— STATED EXERCISE A —
Format the records from the line containing "What is the distance from" through the end of the records, both ends included, as a numbered list with blank lines omitted.

************

But the judge said the ACA violates the Constitution because of legislation that stripped out the individual mandate provision, which requires Americans to have insurance or else face civil penalties. You can’t do that, Judge O’Connor said.

U.S. Sens. John Cornyn and Ted Cruz, two Texas Republicans, have remained quiet about the ruling. So has Texas Gov. Greg Abbott. You’d think they would join the president in extolling the decision.

Here’s the deal, though: The ACA remains popular among Americans. National Public Radio reports that a Kaiser Family Foundation poll declares that 53 percent of Americans like the ACA. What’s more, the U.S. Supreme Court already upheld the legislation enacted in 2010 during President Obama’s first term and stands as the former president’s landmark domestic legislative triumph.

So, what are GOP politicians going to do? Will they buy into the judge’s ruling and then try to explain to voters why they campaigned in favor of key ACA provisions?

This matter surely is headed for an appeal that well could end up in front of the nation’s highest court eventually. A single judge’s ruling isn’t likely to pull the plug on the ACA; it will remain in effect until a higher court makes the definitive decision.

The nation’s Republican politicians, though, now find themselves squirming and wiggling for ways to justify what they said on the campaign trail while praising a judge’s decision to scrap the Affordable Care Act.

************

— STATED EXERCISE B —
In the piece about the ruling on the Affordable Care Act, what share of Americans like the ACA according to the Kaiser Family Foundation poll?

(Spatial relation data)
************

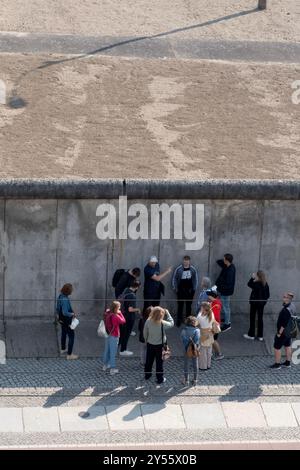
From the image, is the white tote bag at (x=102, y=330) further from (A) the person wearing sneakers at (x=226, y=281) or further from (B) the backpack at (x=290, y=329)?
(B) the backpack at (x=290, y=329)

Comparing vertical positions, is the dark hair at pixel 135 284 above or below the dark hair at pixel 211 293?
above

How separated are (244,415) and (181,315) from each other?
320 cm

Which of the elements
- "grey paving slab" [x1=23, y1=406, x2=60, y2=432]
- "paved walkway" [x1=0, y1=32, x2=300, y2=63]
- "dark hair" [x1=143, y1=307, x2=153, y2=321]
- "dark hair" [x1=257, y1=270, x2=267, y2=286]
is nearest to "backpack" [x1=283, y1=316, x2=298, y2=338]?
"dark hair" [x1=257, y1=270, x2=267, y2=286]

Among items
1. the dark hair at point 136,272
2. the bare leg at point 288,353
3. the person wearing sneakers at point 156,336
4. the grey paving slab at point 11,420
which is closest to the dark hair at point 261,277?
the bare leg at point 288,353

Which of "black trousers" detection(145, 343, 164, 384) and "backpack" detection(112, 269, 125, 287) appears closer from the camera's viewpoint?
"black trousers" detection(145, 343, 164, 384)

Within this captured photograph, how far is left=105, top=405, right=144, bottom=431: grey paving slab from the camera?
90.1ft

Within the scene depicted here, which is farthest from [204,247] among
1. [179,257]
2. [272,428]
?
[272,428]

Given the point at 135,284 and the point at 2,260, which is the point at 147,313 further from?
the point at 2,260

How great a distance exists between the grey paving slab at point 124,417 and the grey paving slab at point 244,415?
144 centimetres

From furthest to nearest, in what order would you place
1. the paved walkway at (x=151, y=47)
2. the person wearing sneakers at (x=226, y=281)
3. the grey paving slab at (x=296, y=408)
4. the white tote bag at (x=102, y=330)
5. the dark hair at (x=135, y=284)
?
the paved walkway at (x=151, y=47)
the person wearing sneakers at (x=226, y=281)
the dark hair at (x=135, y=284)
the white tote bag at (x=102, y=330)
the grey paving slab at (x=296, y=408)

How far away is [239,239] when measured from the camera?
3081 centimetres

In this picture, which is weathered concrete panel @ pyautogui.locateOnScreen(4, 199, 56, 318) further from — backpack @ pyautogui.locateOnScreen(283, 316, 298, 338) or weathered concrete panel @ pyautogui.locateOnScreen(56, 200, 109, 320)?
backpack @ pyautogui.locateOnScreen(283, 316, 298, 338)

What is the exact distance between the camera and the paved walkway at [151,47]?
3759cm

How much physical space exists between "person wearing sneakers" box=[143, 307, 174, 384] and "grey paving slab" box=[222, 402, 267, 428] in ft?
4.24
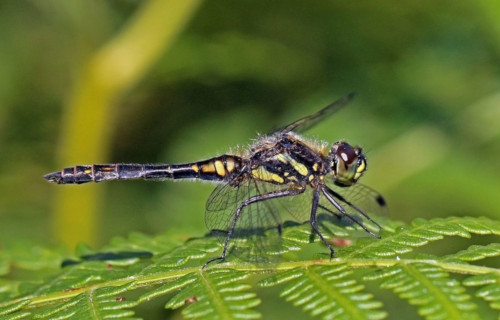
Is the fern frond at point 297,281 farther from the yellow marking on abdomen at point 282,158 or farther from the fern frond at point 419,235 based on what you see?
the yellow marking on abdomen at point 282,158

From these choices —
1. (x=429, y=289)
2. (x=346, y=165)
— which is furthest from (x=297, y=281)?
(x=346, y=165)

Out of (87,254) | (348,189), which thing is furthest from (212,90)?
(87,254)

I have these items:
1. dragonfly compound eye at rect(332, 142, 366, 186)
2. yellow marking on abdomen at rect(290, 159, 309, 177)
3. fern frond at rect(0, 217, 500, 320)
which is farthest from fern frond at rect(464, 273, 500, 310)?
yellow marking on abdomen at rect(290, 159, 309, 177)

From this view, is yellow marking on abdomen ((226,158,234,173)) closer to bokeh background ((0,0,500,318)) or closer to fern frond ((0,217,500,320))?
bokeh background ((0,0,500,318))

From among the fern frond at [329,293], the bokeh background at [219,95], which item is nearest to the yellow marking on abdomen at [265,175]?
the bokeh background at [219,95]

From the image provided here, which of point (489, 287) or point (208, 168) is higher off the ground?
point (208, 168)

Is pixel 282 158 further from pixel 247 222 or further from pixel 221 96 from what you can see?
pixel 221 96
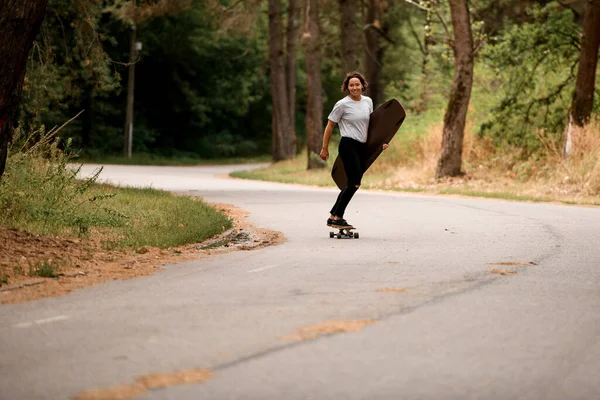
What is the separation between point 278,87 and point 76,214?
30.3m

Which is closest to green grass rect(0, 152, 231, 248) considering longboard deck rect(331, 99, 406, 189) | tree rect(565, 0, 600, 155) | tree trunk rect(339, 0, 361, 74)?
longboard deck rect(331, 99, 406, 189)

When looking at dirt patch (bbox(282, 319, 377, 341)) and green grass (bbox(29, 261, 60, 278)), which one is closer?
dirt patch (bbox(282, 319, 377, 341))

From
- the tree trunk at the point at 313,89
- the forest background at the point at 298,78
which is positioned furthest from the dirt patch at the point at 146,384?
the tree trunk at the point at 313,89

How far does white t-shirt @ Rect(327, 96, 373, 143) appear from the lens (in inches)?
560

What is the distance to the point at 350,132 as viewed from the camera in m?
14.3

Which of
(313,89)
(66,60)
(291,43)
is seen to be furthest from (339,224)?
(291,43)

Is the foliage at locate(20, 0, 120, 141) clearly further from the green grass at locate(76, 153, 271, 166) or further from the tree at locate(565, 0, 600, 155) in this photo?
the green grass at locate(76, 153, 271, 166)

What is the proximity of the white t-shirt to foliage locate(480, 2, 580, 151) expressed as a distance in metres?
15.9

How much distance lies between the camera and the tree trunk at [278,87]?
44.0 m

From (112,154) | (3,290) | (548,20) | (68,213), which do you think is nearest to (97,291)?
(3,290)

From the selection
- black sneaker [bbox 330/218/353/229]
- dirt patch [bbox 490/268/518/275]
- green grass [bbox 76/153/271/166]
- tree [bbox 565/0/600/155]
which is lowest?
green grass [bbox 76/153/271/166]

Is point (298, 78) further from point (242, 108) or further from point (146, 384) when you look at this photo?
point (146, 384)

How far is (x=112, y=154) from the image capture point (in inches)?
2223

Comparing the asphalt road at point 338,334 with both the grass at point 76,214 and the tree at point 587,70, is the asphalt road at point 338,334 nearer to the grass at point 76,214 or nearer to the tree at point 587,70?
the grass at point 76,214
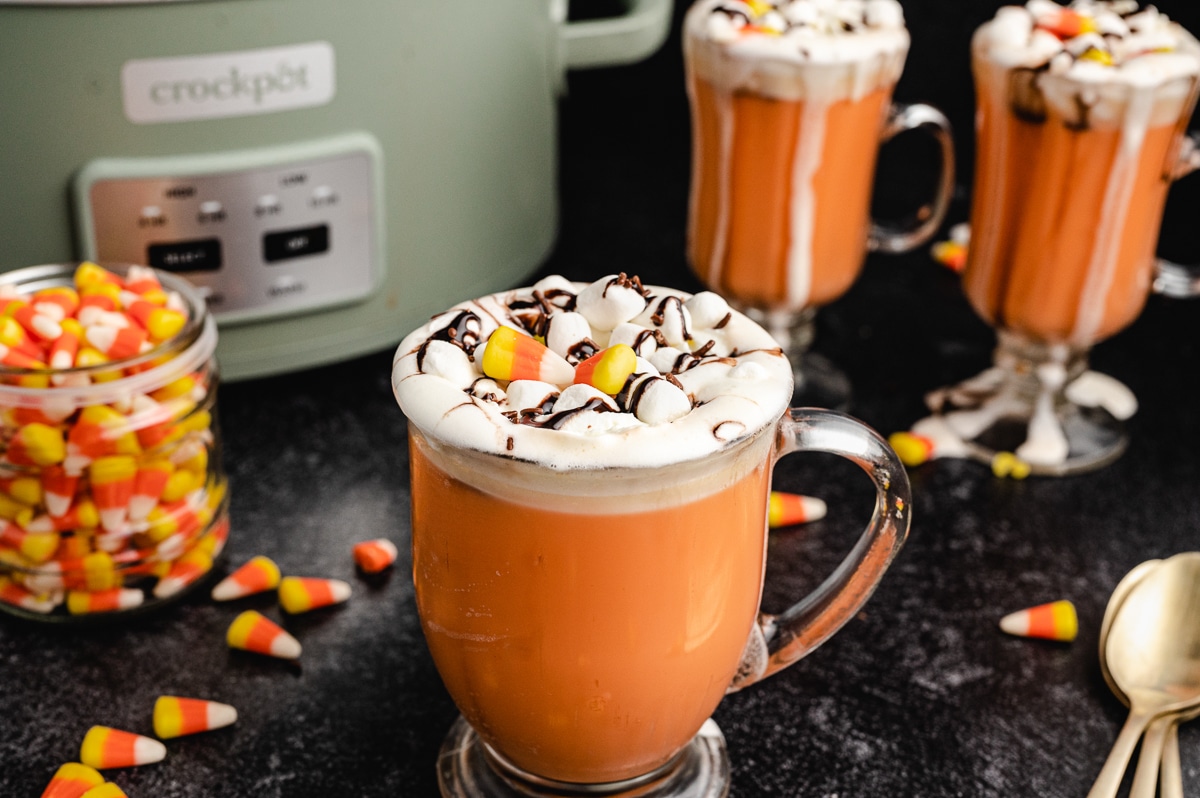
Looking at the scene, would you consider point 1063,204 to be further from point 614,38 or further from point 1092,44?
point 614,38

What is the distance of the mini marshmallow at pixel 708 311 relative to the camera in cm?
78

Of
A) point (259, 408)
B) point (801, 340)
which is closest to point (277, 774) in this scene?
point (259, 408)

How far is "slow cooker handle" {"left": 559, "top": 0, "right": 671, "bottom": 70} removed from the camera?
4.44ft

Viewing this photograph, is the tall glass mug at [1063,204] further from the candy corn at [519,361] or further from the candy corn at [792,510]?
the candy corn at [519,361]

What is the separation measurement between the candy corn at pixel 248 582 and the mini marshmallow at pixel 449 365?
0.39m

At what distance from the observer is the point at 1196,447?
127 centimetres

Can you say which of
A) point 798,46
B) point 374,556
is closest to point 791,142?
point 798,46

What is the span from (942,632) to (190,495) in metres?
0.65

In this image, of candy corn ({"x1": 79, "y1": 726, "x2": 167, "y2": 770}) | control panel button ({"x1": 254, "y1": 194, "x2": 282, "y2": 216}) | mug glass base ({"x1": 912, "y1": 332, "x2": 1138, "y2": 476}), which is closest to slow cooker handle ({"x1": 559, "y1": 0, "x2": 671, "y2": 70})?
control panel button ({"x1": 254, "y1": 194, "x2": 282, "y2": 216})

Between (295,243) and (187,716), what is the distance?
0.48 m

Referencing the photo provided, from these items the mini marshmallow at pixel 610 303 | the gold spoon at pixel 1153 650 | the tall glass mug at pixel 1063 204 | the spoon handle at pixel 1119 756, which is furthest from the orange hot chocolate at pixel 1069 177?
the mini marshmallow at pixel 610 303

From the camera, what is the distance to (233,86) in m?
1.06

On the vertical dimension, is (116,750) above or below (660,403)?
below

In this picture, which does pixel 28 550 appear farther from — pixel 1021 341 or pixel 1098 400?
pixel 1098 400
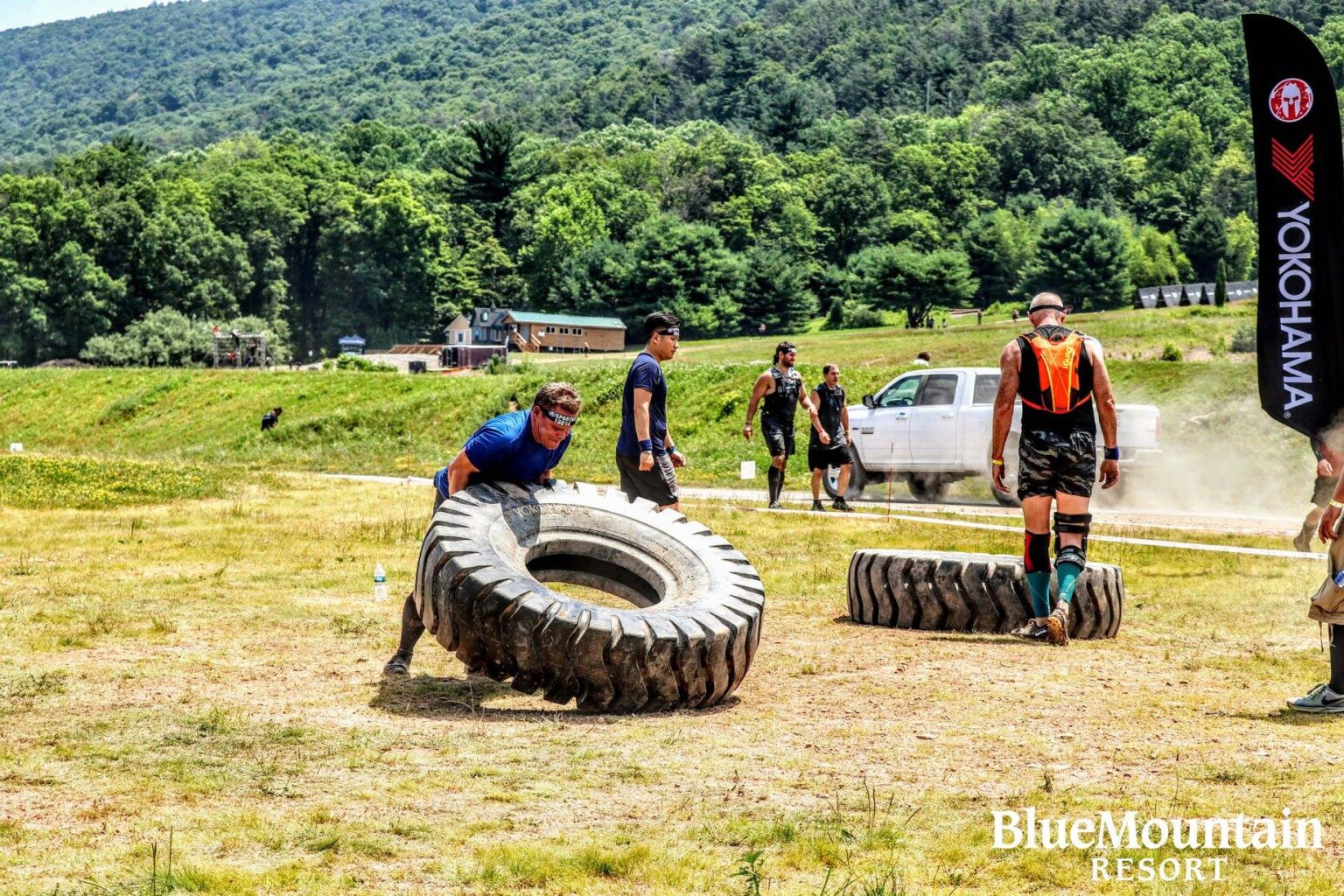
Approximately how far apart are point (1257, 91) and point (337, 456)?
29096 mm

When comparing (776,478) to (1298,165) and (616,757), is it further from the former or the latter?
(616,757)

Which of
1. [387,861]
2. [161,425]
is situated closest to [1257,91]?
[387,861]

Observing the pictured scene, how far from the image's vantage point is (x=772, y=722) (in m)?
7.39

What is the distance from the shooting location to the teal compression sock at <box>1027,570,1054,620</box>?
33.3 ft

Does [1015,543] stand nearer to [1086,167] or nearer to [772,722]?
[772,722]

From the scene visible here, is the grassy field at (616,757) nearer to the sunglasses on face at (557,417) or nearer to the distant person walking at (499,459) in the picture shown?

************

— TASK ANSWER A —
1. What is the distance from the shooting location to the teal compression sock at <box>1027,570,1054,620</box>?
2. 33.3 ft
3. Does [1015,543] stand nearer to [1086,167] or nearer to [772,722]?
4. [772,722]
5. From the scene visible here, is the grassy field at (616,757) nearer to the sunglasses on face at (557,417) or nearer to the distant person walking at (499,459) in the picture shown?

— TASK ANSWER B —
53 percent